Mr. Trump Goes to China
North Korea will dominate the conversation between Donald Trump and Xi Jinping, in large part because Trump is counting on China to rein in its wayward client state. But he will likely come away disappointed, because China’s leaders will seek to avoid difficult decisions in the short run, even at the cost of damaging outcomes over time.
NEW YORK – US President Donald Trump is spending nearly two weeks in Asia, visiting Japan, South Korea, China, Vietnam, and the Philippines. Putting China at the center of the trip makes sense, because it constitutes the most important stop in both strategic and economic terms.
North Korea will dominate much of the conversation when Trump is in China, in large part because he is counting on Chinese leaders to solve the North Korea problem for the United States. This approach is understandable, because the bulk of North Korea’s trade transits Chinese territory, and China could exert enormous pressure on the North if it so chose.

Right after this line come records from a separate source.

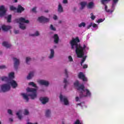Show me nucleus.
I'll list each match as a JSON object with an SVG mask.
<instances>
[{
    "instance_id": "f257e3e1",
    "label": "nucleus",
    "mask_w": 124,
    "mask_h": 124,
    "mask_svg": "<svg viewBox=\"0 0 124 124\" xmlns=\"http://www.w3.org/2000/svg\"><path fill=\"white\" fill-rule=\"evenodd\" d=\"M80 42L79 37H77L76 38H73L70 42L71 49L75 50L76 54L78 56V58H82L80 63L81 65H83V63L87 59V56H84V52L86 50H89V47L86 45H84L83 46H81L78 43Z\"/></svg>"
},
{
    "instance_id": "f03ea898",
    "label": "nucleus",
    "mask_w": 124,
    "mask_h": 124,
    "mask_svg": "<svg viewBox=\"0 0 124 124\" xmlns=\"http://www.w3.org/2000/svg\"><path fill=\"white\" fill-rule=\"evenodd\" d=\"M30 86H32L34 88H31L30 87L27 88L26 89V91L28 93H21V95L23 97V99L26 100V102H28L30 98L29 96L30 97L31 99H35L37 97V89L38 87L36 86V84L34 83L33 82H31L29 83Z\"/></svg>"
},
{
    "instance_id": "7ed1b4c3",
    "label": "nucleus",
    "mask_w": 124,
    "mask_h": 124,
    "mask_svg": "<svg viewBox=\"0 0 124 124\" xmlns=\"http://www.w3.org/2000/svg\"><path fill=\"white\" fill-rule=\"evenodd\" d=\"M74 86L76 87L78 93H79V97L77 96L76 97V101H80V99L82 98V97L91 96V94L90 91L88 89H85L84 85L80 84L79 81H76L74 83Z\"/></svg>"
},
{
    "instance_id": "20e7f679",
    "label": "nucleus",
    "mask_w": 124,
    "mask_h": 124,
    "mask_svg": "<svg viewBox=\"0 0 124 124\" xmlns=\"http://www.w3.org/2000/svg\"><path fill=\"white\" fill-rule=\"evenodd\" d=\"M16 23H19V28L21 29V30H26V24H25V23L28 24L29 22L28 20H26L24 17L16 19Z\"/></svg>"
},
{
    "instance_id": "39448f33",
    "label": "nucleus",
    "mask_w": 124,
    "mask_h": 124,
    "mask_svg": "<svg viewBox=\"0 0 124 124\" xmlns=\"http://www.w3.org/2000/svg\"><path fill=\"white\" fill-rule=\"evenodd\" d=\"M60 101L63 104V105H65L66 106H68L69 105V101H68V99L66 96L63 95L62 94H60L59 96Z\"/></svg>"
},
{
    "instance_id": "423d86ee",
    "label": "nucleus",
    "mask_w": 124,
    "mask_h": 124,
    "mask_svg": "<svg viewBox=\"0 0 124 124\" xmlns=\"http://www.w3.org/2000/svg\"><path fill=\"white\" fill-rule=\"evenodd\" d=\"M10 85L8 84H4L1 86V90L3 93L10 91Z\"/></svg>"
},
{
    "instance_id": "0eeeda50",
    "label": "nucleus",
    "mask_w": 124,
    "mask_h": 124,
    "mask_svg": "<svg viewBox=\"0 0 124 124\" xmlns=\"http://www.w3.org/2000/svg\"><path fill=\"white\" fill-rule=\"evenodd\" d=\"M38 83L42 86H45V87H48L50 83L46 80L40 79L38 80Z\"/></svg>"
},
{
    "instance_id": "6e6552de",
    "label": "nucleus",
    "mask_w": 124,
    "mask_h": 124,
    "mask_svg": "<svg viewBox=\"0 0 124 124\" xmlns=\"http://www.w3.org/2000/svg\"><path fill=\"white\" fill-rule=\"evenodd\" d=\"M8 84L10 85V86H11L13 89H16V88L18 87V83H17V82H16V81L13 79H11L10 80H9L8 82Z\"/></svg>"
},
{
    "instance_id": "1a4fd4ad",
    "label": "nucleus",
    "mask_w": 124,
    "mask_h": 124,
    "mask_svg": "<svg viewBox=\"0 0 124 124\" xmlns=\"http://www.w3.org/2000/svg\"><path fill=\"white\" fill-rule=\"evenodd\" d=\"M6 13V8L4 7V6H0V17H2L5 15Z\"/></svg>"
},
{
    "instance_id": "9d476101",
    "label": "nucleus",
    "mask_w": 124,
    "mask_h": 124,
    "mask_svg": "<svg viewBox=\"0 0 124 124\" xmlns=\"http://www.w3.org/2000/svg\"><path fill=\"white\" fill-rule=\"evenodd\" d=\"M38 20L41 23H48L50 21V19L48 18H46L44 16H41L38 17Z\"/></svg>"
},
{
    "instance_id": "9b49d317",
    "label": "nucleus",
    "mask_w": 124,
    "mask_h": 124,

But Trump will likely come away disappointed. China will resist deploying its full leverage, lest it undermine North Korea’s stability and end up worse off as a result. The irony and potential tragedy of China’s position is that allowing North Korea to increase and improve its nuclear and missile arsenals could fuel momentum toward war, or lead South Korea, Japan, or both to reconsider their non-nuclear postures. Any of these outcomes would be inconsistent with Chinese strategic interests; but, like many governments, China’s leaders will seek to avoid difficult decisions in the short run, even if this results in damaging outcomes over time.